One post on the social platform X nominating Mangione as Time magazine’s “Person of the Year” — jokingly or otherwise — quickly drew more than 14,000 likes.
On the more flippant end of the spectrum, Magione’s handsome appearance has drawn its own share of fans, prompting the kind of ribald and jocular online commentary that seems incongruous with the seriousness of the crime of which he is accused.
One post juxtaposed a weeping Kyle Rittenhouse — celebrated by conservatives after his acquittal in a controversial case over his 2020 shooting of three people, two fatally, in Kenosha, Wis. — and a shirtless Mangione, accompanied by the caption “their shooters; our shooters.” It had been viewed more than 13 million times and liked more than 292,000 times by Tuesday evening.
Mangione — who police say was carrying a handwritten manifesto that evinced “ill will toward corporate America” — is showing he wants to draw attention to his beliefs.
On Tuesday, as he was taken to an extradition hearing in Pennsylvania to see if he would be transported to face trial in New York, Mangione shouted a message to the assembled media as law enforcement officers sought to bundle him away.
Although a couple of words were indistinct, Mangione appeared to say, “This is completely unjust and an insult to the intelligence of the American people and their lived experience.”
It was unclear what he meant by “this” — which could have referred to his arrest, his charging or his attempted extradition.
Tuesday also brought the purported publication of Mangione’s manifesto by independent journalist Ken Klippenstein.
The Hill has yet to independently verify the authenticity of the manifesto posted by Klippenstein, but it appeared credible. The journalist also made clear that his document was different from a separate “forgery circulating online.”
According to the version published by Klippenstein, Mangione wrote, “Frankly, these parasites simply had it coming. A reminder: the US has the #1 most expensive healthcare system in the world, yet we rank roughly #42 in life expectancy.”
That figure appears to date back to a 2007 survey but the general point is accurate. Some surveys suggest the U.S.’s life expectancy ranking has fallen even further since then. In 2022, one study ranked life expectancy in the United States as 49th in the world.
The purported manifesto went on to note the vast market capitalization of UnitedHealthcare. Its parent company UnitedHealth Group Inc. was valued at $520 billion based on Tuesday’s closing stock price.
“It has grown and grown, but as … our life expectancy? No the reality is, these [indecipherable] have simply gotten too powerful, and they continue to abuse our country for immense profit because the American public has allwed … them to get away with it.” Mangione allegedly wrote.
It seems fairly clear that a large number of Americans, across the political spectrum, share those sentiments — even if they don’t think shooting a health care CEO to death on the street is the solution.

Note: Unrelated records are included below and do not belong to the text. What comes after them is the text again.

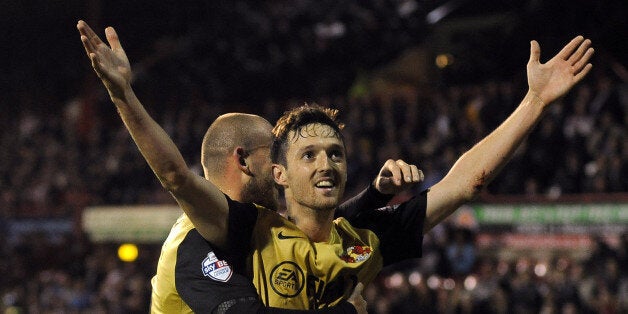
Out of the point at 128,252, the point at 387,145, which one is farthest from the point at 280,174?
the point at 128,252

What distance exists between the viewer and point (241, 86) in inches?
849

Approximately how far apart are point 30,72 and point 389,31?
11.4 metres

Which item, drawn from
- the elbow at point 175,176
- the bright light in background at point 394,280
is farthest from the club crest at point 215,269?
the bright light in background at point 394,280

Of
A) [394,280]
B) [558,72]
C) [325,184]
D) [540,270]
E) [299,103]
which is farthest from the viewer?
[299,103]

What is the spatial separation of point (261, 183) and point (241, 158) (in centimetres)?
15

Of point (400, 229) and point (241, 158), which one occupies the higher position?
point (241, 158)

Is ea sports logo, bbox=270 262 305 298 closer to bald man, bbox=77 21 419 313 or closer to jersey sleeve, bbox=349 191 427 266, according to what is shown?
bald man, bbox=77 21 419 313

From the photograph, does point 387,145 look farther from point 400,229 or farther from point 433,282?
point 400,229

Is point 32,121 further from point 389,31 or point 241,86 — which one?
point 389,31

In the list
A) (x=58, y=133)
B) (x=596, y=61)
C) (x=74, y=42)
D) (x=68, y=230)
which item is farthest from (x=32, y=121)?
(x=596, y=61)

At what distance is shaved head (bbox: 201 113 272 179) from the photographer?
16.1 ft

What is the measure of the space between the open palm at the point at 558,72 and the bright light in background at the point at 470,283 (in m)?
7.42

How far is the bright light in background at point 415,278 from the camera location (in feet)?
41.1

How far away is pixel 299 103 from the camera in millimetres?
19781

Polling from the Kaiser Family Foundation found that, in 2022, almost half of all Americans (47 percent) said they found it “very difficult” or “somewhat difficult” to afford their health care costs.
Another survey from the same organization found that more than 1 in 5 Americans who had health insurance had nonetheless put off getting health care they needed in the previous 12 months because of the cost.
A lot of people who sympathize with Mangione’s apparent outlook would abhor the deed he is alleged to have committed.
But it’s not so surprising that antagonism toward the insurers has, in some instances, seeped into a minimization of Thompson’s killing.
Shapiro’s intervention seems unlikely to change that.
The Memo is a reported column by Niall Stanage.